→ **RECORDS PROVIDED**
- - - -
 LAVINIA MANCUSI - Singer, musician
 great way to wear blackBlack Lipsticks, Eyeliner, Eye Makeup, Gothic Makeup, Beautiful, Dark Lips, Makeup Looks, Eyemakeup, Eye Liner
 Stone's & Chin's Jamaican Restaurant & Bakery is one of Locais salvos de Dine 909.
- - - -
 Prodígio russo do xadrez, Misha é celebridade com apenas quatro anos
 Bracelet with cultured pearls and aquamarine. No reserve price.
- - - -
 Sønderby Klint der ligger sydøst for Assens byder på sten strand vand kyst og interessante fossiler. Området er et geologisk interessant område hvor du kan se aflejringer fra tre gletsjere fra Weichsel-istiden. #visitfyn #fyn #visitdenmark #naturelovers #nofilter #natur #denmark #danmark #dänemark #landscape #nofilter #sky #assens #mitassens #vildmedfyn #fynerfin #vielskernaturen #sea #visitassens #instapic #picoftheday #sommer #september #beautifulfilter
- - - -
→ **EXERCISE REQUIREMENTS**
Beginning at the line above with "LAVINIA MANCUSI - Singer, musician" and finishing at the line with "Stone's & Chin's", return each line exactly and return nothing else.

→ **RESPONSE FOR THIS EXERCISE**
 LAVINIA MANCUSI - Singer, musician
 great way to wear blackBlack Lipsticks, Eyeliner, Eye Makeup, Gothic Makeup, Beautiful, Dark Lips, Makeup Looks, Eyemakeup, Eye Liner
 Stone's & Chin's Jamaican Restaurant & Bakery is one of Locais salvos de Dine 909.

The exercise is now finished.